# GIVEN TASK 1
Revise the records from the line that has "Which sits closer" through the line that has "Among (x=390, y=289)", swapping "farthest" for "most distant" and changing nothing else. Leave the pictures out of your answer.

# TEXT
-*-
Create the source Kafka cluster

In this step, you create a Managed Service for Apache Kafka cluster. This cluster is the source cluster, which contains the data to replicate.

Console

Go to the Managed Service for Apache Kafka > Clusters page.

Go to Clusters
Click Create.
In the Cluster name box, enter a name for the cluster.
In the Region list, select a location for the cluster.
For Network configuration, configure the subnet where the cluster is accessible.
1. For Project, select your project.
2. For Network, select a VPC network in your project.
3. For Subnet, select a subnet.
4. Click Done.
Click Create.

While the cluster is being created, the cluster state is Creating. When the cluster has finished being created, the state is Active.

gcloud

To create the source Kafka cluster, run the managed-kafka clusters create command.

gcloud managed-kafka clusters create SOURCE_KAFKA_CLUSTER \
--location=SOURCE_REGION \
--cpu=3 \
--memory=3GiB \
--subnets=projects/PROJECT_ID/regions/SOURCE_REGION/subnetworks/SOURCE_SUBNET \
--async

Replace the following:

SOURCE_KAFKA_CLUSTER: a name for the Kafka cluster
SOURCE_REGION: the location of the cluster

For information about supported locations, see Managed Service for Apache Kafka locations.
-*-
(Questions about pictured scenes)
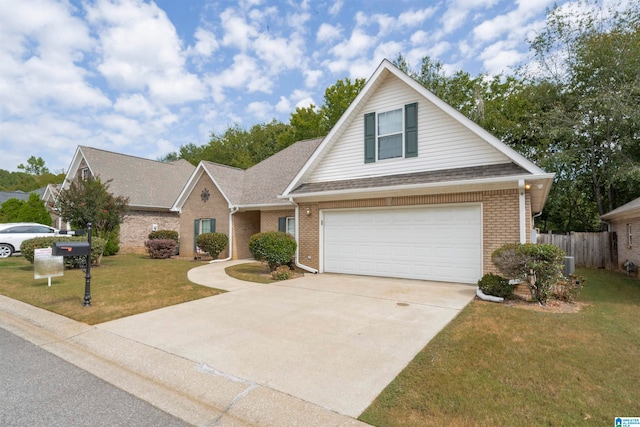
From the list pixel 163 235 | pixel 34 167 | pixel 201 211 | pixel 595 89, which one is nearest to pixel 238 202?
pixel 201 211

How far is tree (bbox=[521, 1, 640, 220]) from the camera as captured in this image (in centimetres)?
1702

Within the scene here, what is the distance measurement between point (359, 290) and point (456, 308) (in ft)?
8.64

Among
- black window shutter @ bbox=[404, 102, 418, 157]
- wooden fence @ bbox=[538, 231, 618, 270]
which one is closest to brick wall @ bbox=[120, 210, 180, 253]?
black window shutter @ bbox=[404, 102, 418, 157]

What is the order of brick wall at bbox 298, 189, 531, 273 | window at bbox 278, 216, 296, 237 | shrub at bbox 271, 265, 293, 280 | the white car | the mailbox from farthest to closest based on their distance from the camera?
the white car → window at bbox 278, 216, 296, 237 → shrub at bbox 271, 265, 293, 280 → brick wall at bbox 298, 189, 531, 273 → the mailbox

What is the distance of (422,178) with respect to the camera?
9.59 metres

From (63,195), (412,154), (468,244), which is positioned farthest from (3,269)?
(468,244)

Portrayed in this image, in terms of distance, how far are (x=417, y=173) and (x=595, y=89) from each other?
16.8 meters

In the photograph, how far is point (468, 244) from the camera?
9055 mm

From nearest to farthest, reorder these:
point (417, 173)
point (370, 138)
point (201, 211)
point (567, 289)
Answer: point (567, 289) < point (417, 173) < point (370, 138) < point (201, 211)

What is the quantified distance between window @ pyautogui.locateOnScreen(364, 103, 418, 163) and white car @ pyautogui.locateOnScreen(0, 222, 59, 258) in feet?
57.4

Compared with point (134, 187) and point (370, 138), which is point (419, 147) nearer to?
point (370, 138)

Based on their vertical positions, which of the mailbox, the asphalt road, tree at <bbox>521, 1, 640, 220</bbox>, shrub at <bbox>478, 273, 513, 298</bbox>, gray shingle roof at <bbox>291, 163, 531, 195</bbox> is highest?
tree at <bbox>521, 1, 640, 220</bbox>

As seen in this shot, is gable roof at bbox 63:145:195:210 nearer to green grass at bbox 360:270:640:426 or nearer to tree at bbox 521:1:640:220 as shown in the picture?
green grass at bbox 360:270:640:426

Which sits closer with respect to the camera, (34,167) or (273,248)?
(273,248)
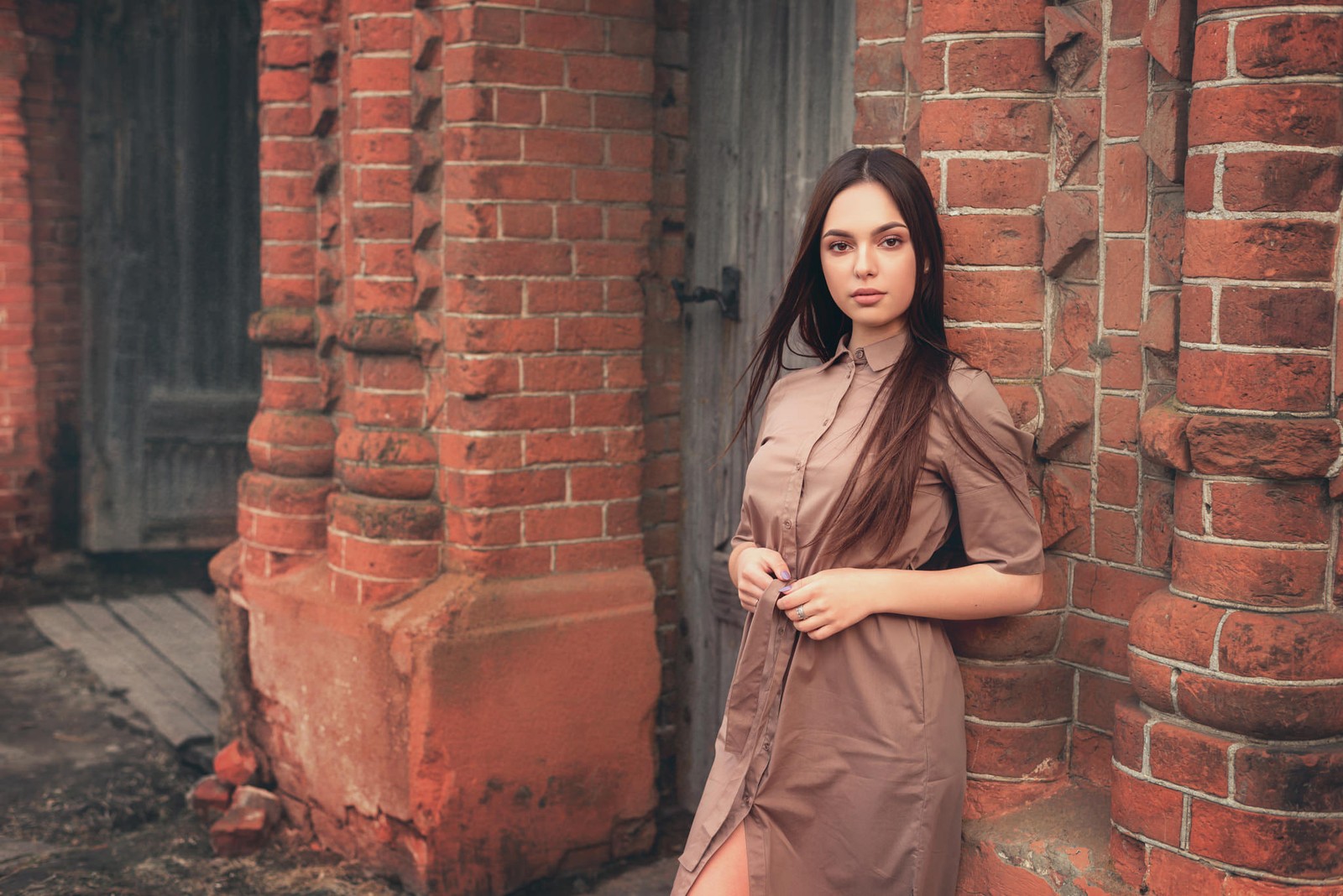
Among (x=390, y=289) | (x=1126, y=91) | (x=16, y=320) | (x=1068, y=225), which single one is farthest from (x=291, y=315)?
-*-
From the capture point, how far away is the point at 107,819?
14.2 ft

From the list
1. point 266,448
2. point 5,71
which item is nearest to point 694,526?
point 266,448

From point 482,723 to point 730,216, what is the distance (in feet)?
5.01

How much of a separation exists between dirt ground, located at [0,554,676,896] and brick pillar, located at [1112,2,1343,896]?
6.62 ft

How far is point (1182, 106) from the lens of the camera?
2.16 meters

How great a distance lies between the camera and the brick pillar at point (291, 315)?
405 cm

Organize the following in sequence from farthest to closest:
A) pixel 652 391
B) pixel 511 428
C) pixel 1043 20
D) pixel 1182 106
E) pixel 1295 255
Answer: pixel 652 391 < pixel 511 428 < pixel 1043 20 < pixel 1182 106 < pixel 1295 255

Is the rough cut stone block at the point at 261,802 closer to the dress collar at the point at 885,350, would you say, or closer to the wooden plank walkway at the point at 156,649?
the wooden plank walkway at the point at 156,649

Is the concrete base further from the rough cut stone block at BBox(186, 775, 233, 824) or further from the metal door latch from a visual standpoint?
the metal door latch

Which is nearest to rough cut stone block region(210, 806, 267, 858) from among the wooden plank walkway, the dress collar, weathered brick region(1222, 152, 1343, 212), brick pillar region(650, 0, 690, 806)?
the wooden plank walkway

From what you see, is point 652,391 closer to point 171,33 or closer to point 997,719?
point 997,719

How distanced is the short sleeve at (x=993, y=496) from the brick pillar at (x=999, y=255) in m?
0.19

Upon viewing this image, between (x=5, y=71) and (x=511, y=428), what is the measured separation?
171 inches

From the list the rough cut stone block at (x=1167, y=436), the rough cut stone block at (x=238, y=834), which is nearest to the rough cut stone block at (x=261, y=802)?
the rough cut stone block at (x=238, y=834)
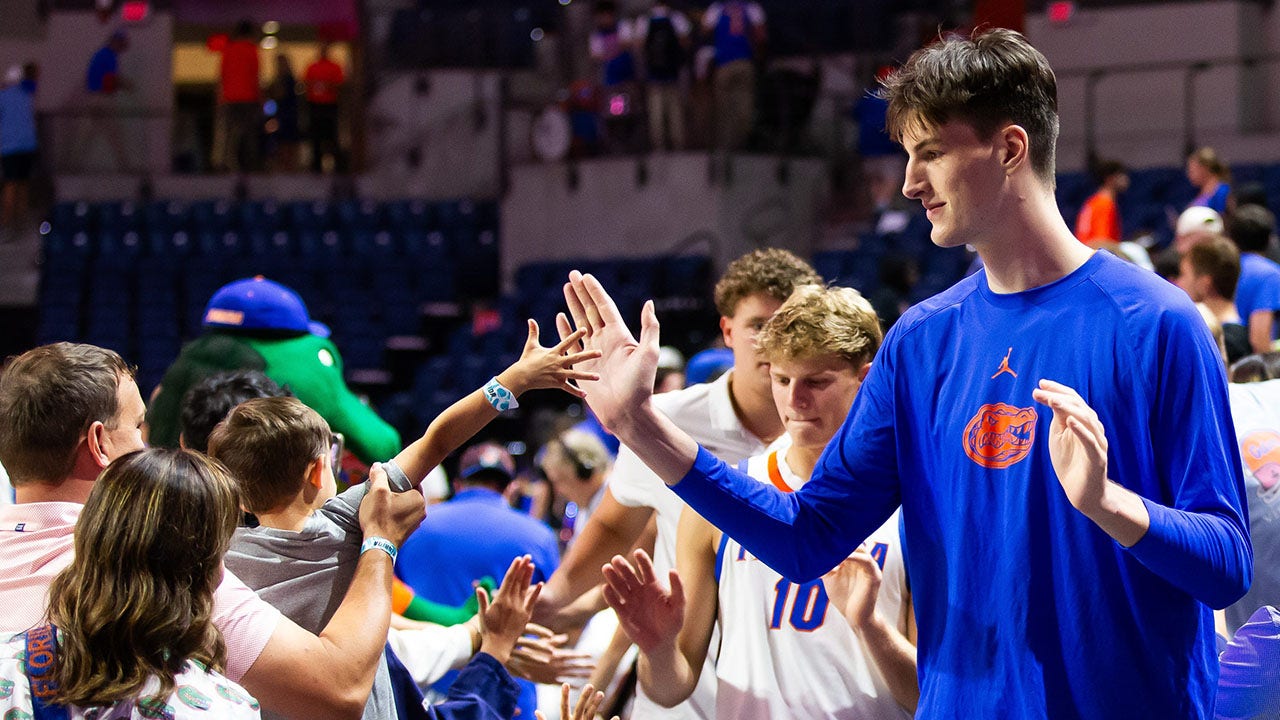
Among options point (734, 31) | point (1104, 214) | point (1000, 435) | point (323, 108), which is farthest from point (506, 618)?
-*-
# GIVEN TASK 2
Reproduce word for word the passage of the Kafka cluster text that begins at "Go to Clusters" and ends after "4. Click Done.".

# FULL RESPONSE 1
Which sits closer with respect to the camera, (34,167) or (273,248)?
(273,248)
Among (x=390, y=289) | (x=1126, y=91) | (x=16, y=320) | (x=1068, y=225), which single one is most distant from (x=291, y=315)?

# FULL RESPONSE 2
Go to Clusters
Click Create.
In the Cluster name box, enter a name for the cluster.
In the Region list, select a location for the cluster.
For Network configuration, configure the subnet where the cluster is accessible.
1. For Project, select your project.
2. For Network, select a VPC network in your project.
3. For Subnet, select a subnet.
4. Click Done.